第一章 第3話 勝鬨
「よく聞いて、作戦は簡単よ。貴方達は隊長達が取りこぼした魔物を小隊で撃破。うちの隊もランドルフを前にだして魔物を撃退しなさい。間違っても前には出ないで……死ぬわよ」
さらっと恐ろしい事をカルディナが言い放つ。
「ランドルフ!」
先程投げられたズタ袋を二人掛かりで被せた後、しばらく暴れていたランドルフであったが、今は薬が効いたのか大人しく座っており、隊長の呼びかけに対しても反応はいまいちである。

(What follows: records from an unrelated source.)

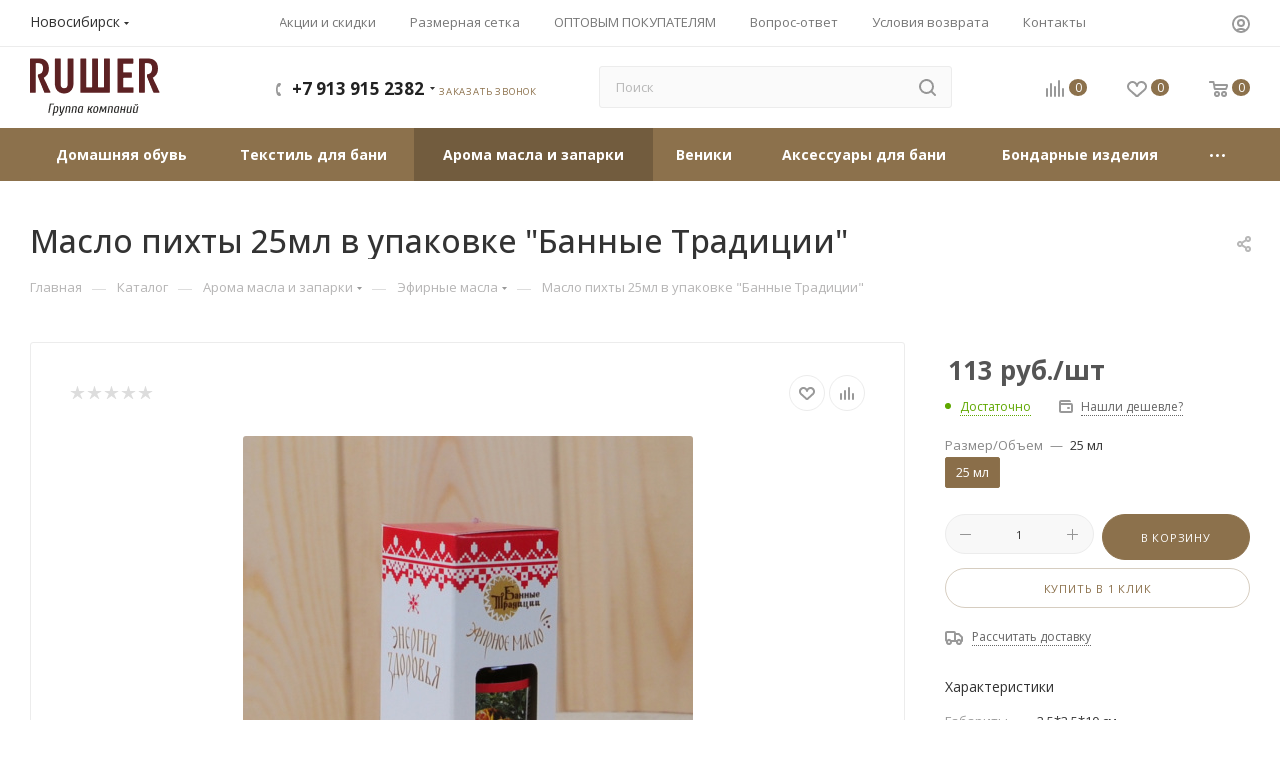

--- FILE ---
content_type: text/html; charset=UTF-8
request_url: https://rusher.ru/bitrix/components/bitrix/sale.prediction.product.detail/ajax.php
body_size: -20
content:
	<script>
	BX.ready(function () {
		BX.onCustomEvent('onHasNewPrediction', ['', 'sale_gift_product_1679037200']);
	});
	</script>
	

--- FILE ---
content_type: application/javascript; charset=utf-8
request_url: https://rusher.ru/bitrix/templates/aspro_max/js/gallery_small.js?17647785074797
body_size: 1202
content:
(function () {
  window.addEventListener('DOMContentLoaded', function () {
    document.addEventListener("click", function (e) {
      const $target = e.target.closest(".fancy-plus");
      
      if ($target && typeof $.fn.fancybox === "function") {
        e.preventDefault();
        
        const $itemsContainer = $target.closest("[data-additional_items]");
        const $galleryItems = $itemsContainer.querySelectorAll('.small-gallery-block__item');
    
        if ($itemsContainer) {
          const arItems = $itemsContainer.dataset.additional_items
            ? JSON.parse($itemsContainer.dataset.additional_items)
            : false;
          
          if (arItems && arItems.length) {
            const index = Array.prototype.slice
              .call($galleryItems)
              .indexOf($target.closest('.small-gallery-block__item'));

            $.fancybox.open(
              arItems,
              {
                tpl: {
                  closeBtn:
                    '<span title="' +
                    BX.message("FANCY_CLOSE") +
                    '" class="fancybox-item fancybox-close inline svg"><svg width="26" height="26" viewBox="0 0 26 26" fill="none" xmlns="http://www.w3.org/2000/svg"><path d="M2 24L24 2M2 2L24 24" stroke-width="4" stroke-linecap="round" stroke-linejoin="round"/></svg></span>',
                  next:
                    '<a title="' +
                    BX.message("FANCY_NEXT") +
                    '" class="fancybox-nav fancybox-next" href="javascript:;"><span></span></a>',
                  prev:
                    '<a title="' +
                    BX.message("FANCY_PREV") +
                    '" class="fancybox-nav fancybox-prev" href="javascript:;"><span></span></a>',
                },
                btnTpl: {
                  close:
                    '<button data-fancybox-close class="fancybox-button fancybox-button--close" title="{{CLOSE}}">' +
                    '<i class="svg"><svg width="26" height="26" viewBox="0 0 26 26" xmlns="http://www.w3.org/2000/svg"><path d="M2 24L24 2M2 2L24 24" stroke-width="4" stroke-linecap="round" stroke-linejoin="round" /></svg></i>' +
                    "</button>",
        
                  arrowLeft:
                    '<button data-fancybox-prev class="fancybox-button fancybox-button--arrow_left" title="{{PREV}}">' +
                    '<div><i class="svg left"><svg width="16" height="26" viewBox="0 0 15 26" fill="none" xmlns="http://www.w3.org/2000/svg"><path d="M2 13L0.585787 14.4142C-0.195262 13.6332 -0.195262 12.3668 0.585787 11.5858L2 13ZM11.5858 0.585786C12.3668 -0.195262 13.6332 -0.195262 14.4142 0.585786C15.1953 1.36683 15.1953 2.63317 14.4142 3.41421L11.5858 0.585786ZM14.4142 22.5858C15.1953 23.3668 15.1953 24.6332 14.4142 25.4142C13.6332 26.1953 12.3668 26.1953 11.5858 25.4142L14.4142 22.5858ZM0.585787 11.5858L11.5858 0.585786L14.4142 3.41421L3.41421 14.4142L0.585787 11.5858ZM3.41421 11.5858L14.4142 22.5858L11.5858 25.4142L0.585787 14.4142L3.41421 11.5858Z" fill="#999999"/></svg></i></div>' +
                    "</button>",
        
                  arrowRight:
                    '<button data-fancybox-next class="fancybox-button fancybox-button--arrow_right" title="{{NEXT}}">' +
                    '<div><i class="svg right"><svg width="16" height="26" viewBox="0 0 15 26" fill="none" xmlns="http://www.w3.org/2000/svg"><path d="M13 13L14.4142 14.4142C15.1953 13.6332 15.1953 12.3668 14.4142 11.5858L13 13ZM3.41421 0.585786C2.63317 -0.195262 1.36683 -0.195262 0.585786 0.585786C-0.195262 1.36683 -0.195262 2.63317 0.585786 3.41421L3.41421 0.585786ZM0.585786 22.5858C-0.195262 23.3668 -0.195262 24.6332 0.585786 25.4142C1.36683 26.1953 2.63317 26.1953 3.41421 25.4142L0.585786 22.5858ZM14.4142 11.5858L3.41421 0.585786L0.585786 3.41421L11.5858 14.4142L14.4142 11.5858ZM11.5858 11.5858L0.585786 22.5858L3.41421 25.4142L14.4142 14.4142L11.5858 11.5858Z" fill="white"/></svg></i></div>' +
                    "</button>",
                },
                thumbs: {
                  autoStart: true,
                },
                buttons: ["close"],
                loop: false,
                onActivate: (instance) => {
                  if (typeof InitFancyboxThumbnailsGallery === undefined || typeof Swiper === 'undefined') return;

                  InitFancyboxThumbnailsGallery(instance)
                },
                beforeShow: (instance, current) => {
                  if (typeof Swiper === 'undefined' || !$(".fancybox-thumbs .swiper").length) return;

                  const swiper = $(".fancybox-thumbs .swiper").data("swiper");
                  swiper.slideTo(current.index);
                },
              },
              index
            );
          }
        }
      }
    });
  })
})()
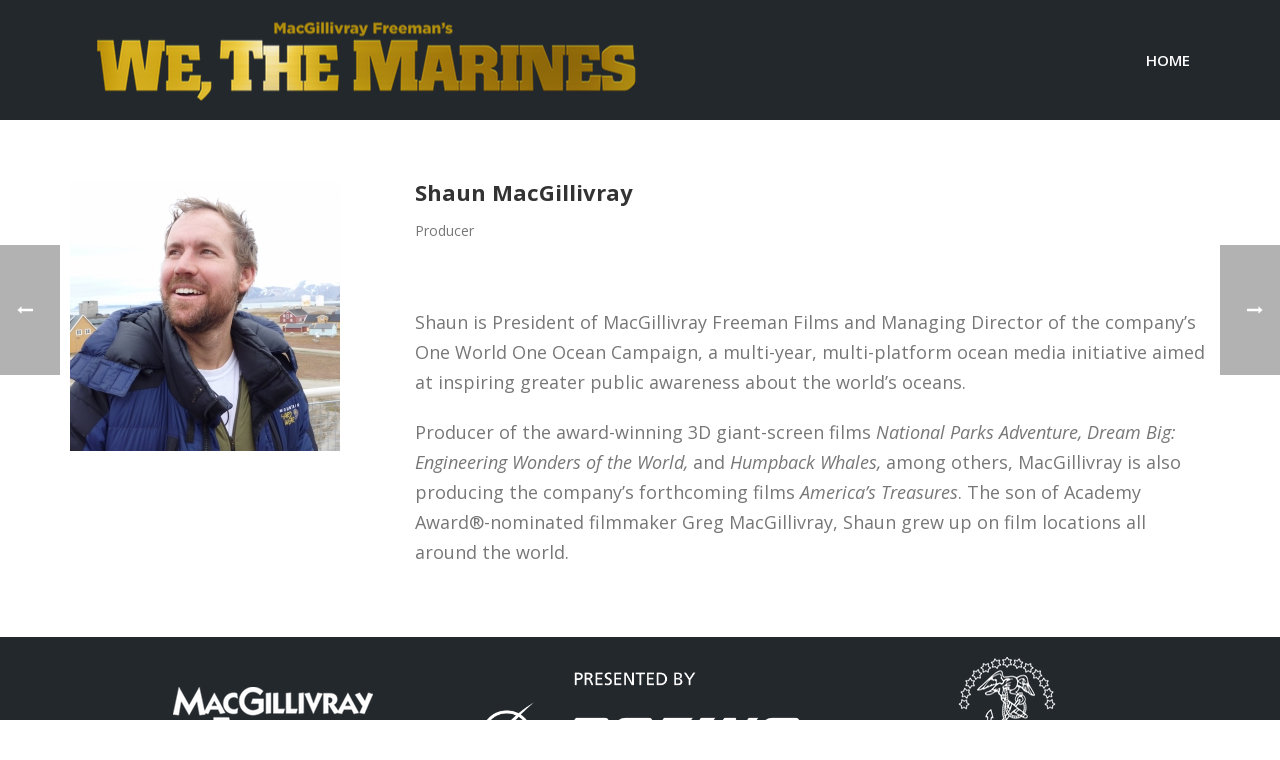

--- FILE ---
content_type: text/css
request_url: https://wethemarinesfilm.com/wp-content/themes/usmc/style.css?ver=4.7.29
body_size: 377
content:
/*
Theme Name:     Marines Theme
Theme URI: 		http://themeforest.net/user/artbees
Description:    Child theme for the Jupiter theme - Marines 
Author:         FSGD
Theme URI: 		http://themeforest.net/user/artbees
Template:       jupiter
Version:        1.0
*/



/*
Sample : remove the comment and start adding your own custom CSS rules.

body {
	background-color:#fff;
}

*/

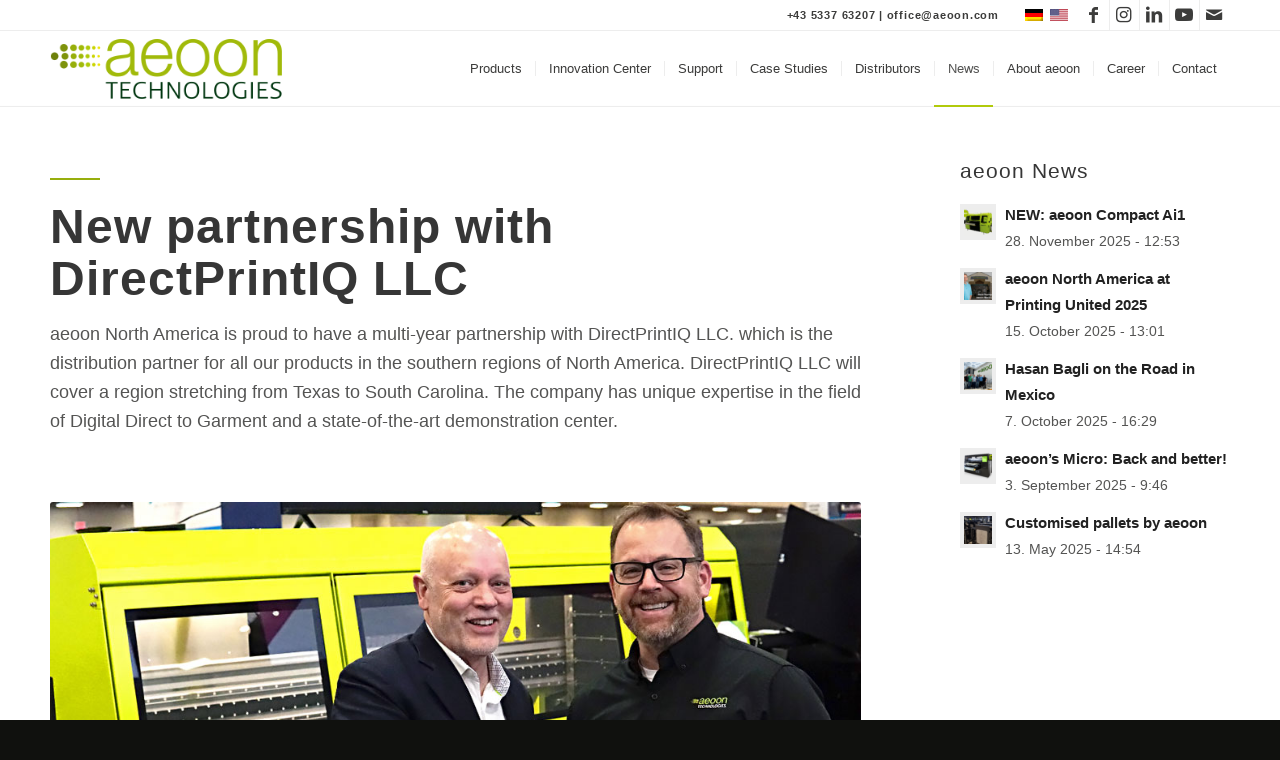

--- FILE ---
content_type: text/css; charset=utf-8
request_url: https://aeoon.com/wp-content/uploads/dynamic_avia/avia_posts_css/post-8088.css?ver=ver-1759671879
body_size: 275
content:
.flex_column.av-3jw7ot-d3c70936c1d7027a64067185ea09d6c9{border-radius:0px 0px 0px 0px;padding:0px 0px 0px 0px} #top .hr.av-kf2gfuy8-bf71abc7ec4d1423ff59b3fe337c2aa4{margin-top:10px;margin-bottom:10px}.hr.av-kf2gfuy8-bf71abc7ec4d1423ff59b3fe337c2aa4 .hr-inner{width:50px;border-color:#97ae0d} #top .hr.hr-invisible.av-kf2h8zot-c04fc7c56d63a2e79e9ad4264e44706a{height:50px} #top .hr.hr-invisible.av-kf2h8zot-c04fc7c56d63a2e79e9ad4264e44706a{height:50px} .flex_column.av-2kxfbx-9e32c3ac03d9b83a3cb2ff541eeadc97{border-radius:0px 0px 0px 0px;padding:0px 0px 0px 0px}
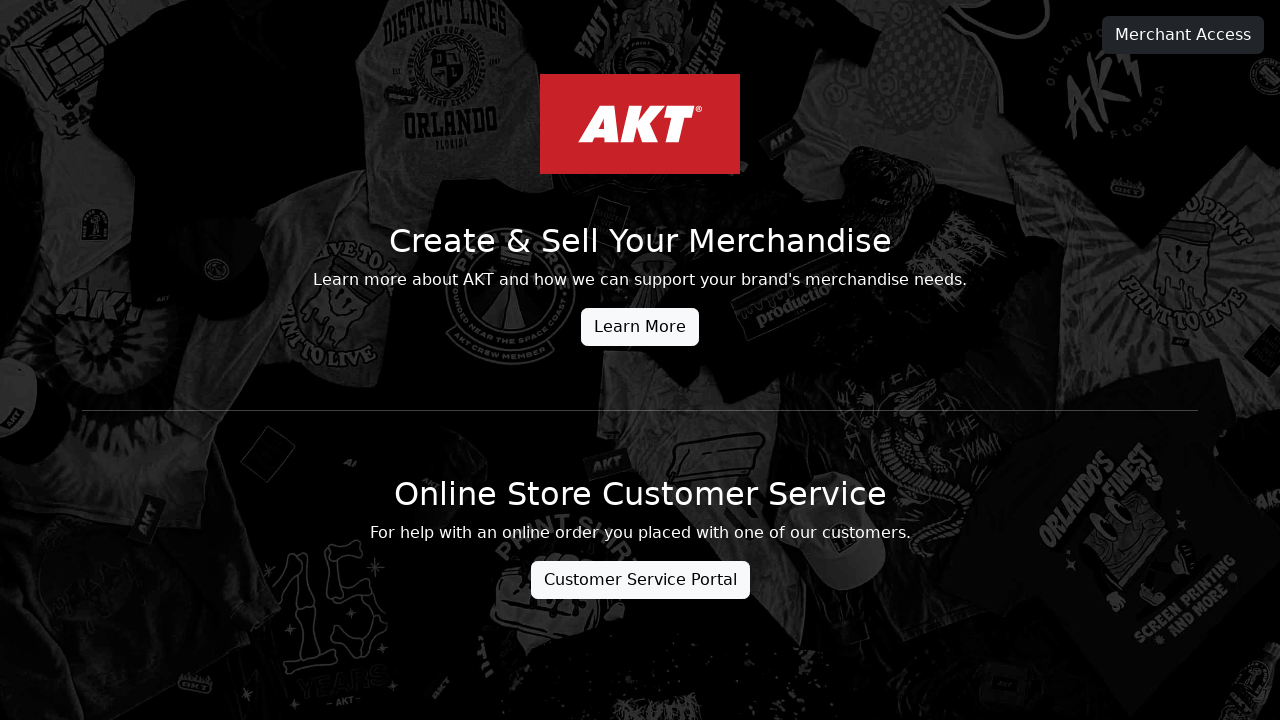

--- FILE ---
content_type: text/html
request_url: http://www.districtlines.com/119369-Poster-Bundle-Accessory/Bell-Witch
body_size: 4484
content:
<!doctype html>
<html lang="en">
	<head>
    	<meta charset="utf-8">
    	<meta name="viewport" content="width=device-width, initial-scale=1">
		<script src="https://kit.fontawesome.com/4ff5e2375b.js" crossorigin="anonymous"></script>
    	<link rel="stylesheet" href="/retirement/css/styles.css">
    	<title>AKT</title>
		<link rel="apple-touch-icon" sizes="180x180" href="/retirement/images/apple-touch-icon.png">
		<link rel="icon" type="image/png" sizes="32x32" href="/retirement/images/favicon-32x32.png">
		<link rel="icon" type="image/png" sizes="16x16" href="/retirement/images/favicon-16x16.png">
		<link rel="manifest" href="/retirement/images/site.webmanifest">
		<link rel="mask-icon" href="/retirement/images/safari-pinned-tab.svg" color="#5bbad5">
		<meta name="msapplication-TileColor" content="#b91d47">
		<meta name="theme-color" content="#ffffff">
	</head>
	<body class="pt-5 pt-md-0" data-bs-theme="dark">
		<div class="d-flex align-items-center py-4 h-100">
			<main class="w-100 m-auto text-center">
				<div class="container">
					<section>
						<a href="https://aktenterprises.com"><img class="navbar-brand-image" src="/retirement/images/akt.svg" alt="District Lines"></a>
					</section>

					<section class="py-5">
						<h2>Create & Sell Your Merchandise</h2>
						<p>Learn more about AKT and how we can support your brand's merchandise needs.</p>
						<a href="https://aktenterprises.com" class="btn btn-light">Learn More</a>
					</section>
					<hr>
					<section class="py-5">
						<h2>Online Store Customer Service</h2>
						<p>For help with an online order you placed with one of our customers.</p>
						<a href="https://support.districtlines.com" class="btn btn-light">Customer Service Portal</a>
					</section>
					
					<section>
						
					</section>
				</div>
			</main>
		</div>

		<div class="modal" tabindex="-1" role="dialog" id="modalSignin" data-bs-focus="true" data-bs-backdrop="static" data-bs-keyboard="true">
			<div class="modal-dialog modal-dialog-centered modal-dialog-scrollable" role="document">
			  <div class="modal-content rounded-4 shadow">
				<div class="modal-header p-5 pb-4 border-bottom-0">
				  <h1 class="fw-bold mb-0 fs-2">Merchant Portal</h1>
				  <button type="button" class="btn-close" data-bs-dismiss="modal" aria-label="Close"></button>
				</div>
		  
				<div class="modal-body p-5 pt-0">
									  	<form class="" action="/login" method="post">
						<div class="form-floating mb-3">
							<input type="email" class="form-control rounded-3" id="floatingInput" placeholder="name@example.com" name="rl-log-email" required>
							<label for="floatingInput">Email address</label>
							<div data-lastpass-icon-root="true" style="position: relative !important; height: 0px !important; width: 0px !important; float: left !important;"></div>
						</div>
						<div class="form-floating mb-3">
							<input type="password" class="form-control rounded-3" id="floatingPassword" placeholder="Password" name="rl-log-password" required>
							<label for="floatingPassword">Password</label>
							<div data-lastpass-icon-root="true" style="position: relative !important; height: 0px !important; width: 0px !important; float: left !important;"></div>
						</div>
						<button class="w-100 mb-2 btn btn-lg rounded-3 btn-primary" type="submit">Sign in</button>
						<a href="/forgot" class="link-opacity-75-hover link-underline link-underline-opacity-0"><small>Forgot your password? Request a new one.</small></a>
					</form>
				</div>
			  </div>
			</div>
		</div>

「貴方達、死にたくなかったらランドルフにもっと袋の匂いを嗅がせなさい」
「す、すいません。ランドルフさん大人しくしていてくださいね」
言われた通り、再びオルタナと二人でランドルフに力ずくで袋を顔に押し付ける。
「ウゴッウゴッウゴーーーーーー。グルグルグギャッ」
(いや、これ人間やめっちゃってるんじゃないのだろうか……)
両足で力強く立ち上がったランドルフを見て、カルディナが口角を上げる。
「いいじゃないランドルフ。調子で出てきたわね! それじゃあ第二回戦行くわよ!」
森の中からはわらわらと魔物達が姿を現す。先程見たルインモスを始め、奥には甲冑を身につけた二足歩行の豚などが窺える。魔物達は隊長格が前に出るのを確認するとノロノロとした足取りから一斉に隊長達に向かって走り始める。口角泡を吹き、目を剥く様子はコルセイだけであれば間違いなく震え上がっているだろう。
「槍構え、放て!」
厳つい顔をした先程の大隊長が叫ぶと同時に、小隊長の槍が一斉に放たれる。勢いよく槍が着槍すると前方に見える魔物達が次々と倒れていく。
「「おっーーー!」」
兵の歓声が上がり、続いて大隊長より次の指示が飛ぶ。
「各小隊は小隊長を前衛にしつつ、後衛よりフォローせよ。残りの魔物を押し返す! 次の神槍を待て!」
「ウボォアー! ウモ! ウオ!」
ランドルフの豪腕が次々と魔物を屠ってゆく。コルセイ達も急いで後衛に回ると、打ち洩らした魔物や深手を負った魔物を槍で押し返す。魔物の勢いは凄まじかったが、ランドルフの斬撃の厚みのおかげで素人のコルセイでも何とか後衛が務まっている。
「これ、いけるんじゃないですかオルタナさん? 隊長達もまじで凄いですよ! ――あ、そういえば神の槍って何ですか?」
「さっき城門の外の魔物を吹っ飛ばした超出力の光だよ。各小隊長がでかい槍に騎乗しながら城から降ってくる攻撃だ。城壁回りまで射程があって、射程内ならどこにでも打ち込める。あれを喰らって生きてる奴はいないよ」
隊長やランドルフの反撃により魔物とは小康状態は続く。しばらくの攻防の末、ついに大隊長より新たな命令が下る。
「総員体勢を低くしろ! 着槍用意!!」
命令が響き、コルセイが地面に伏せる。と同時に先程見た白い光が辺りを駆け抜ける。魔物達の声が響くことはなく、凄まじい衝撃音が響いた後は、不自然に辺りは静まり返っていた。
恐る恐るコルセイが顔を上げる。視界の先には大きく抉られた大地と傷だらけになった魔物の死体が散らばっている。先程までの戦いが嘘のように荒れ狂う魔物達は城門の前に存在しなくなっていたのだ。
「か、勝ったのか?」
コルセイの間の抜けた声がすると、どこからとなく一人の兵士が叫ぶ。
「か、勝鬨を上げろーー!」
「「うぉぉおおおおおおおおーーーーー」」
辺りは勝鬨の怒声で埋め尽くされる。コルセイの兵士初日。激戦の末、辛くも命を繋ぐ事ができた。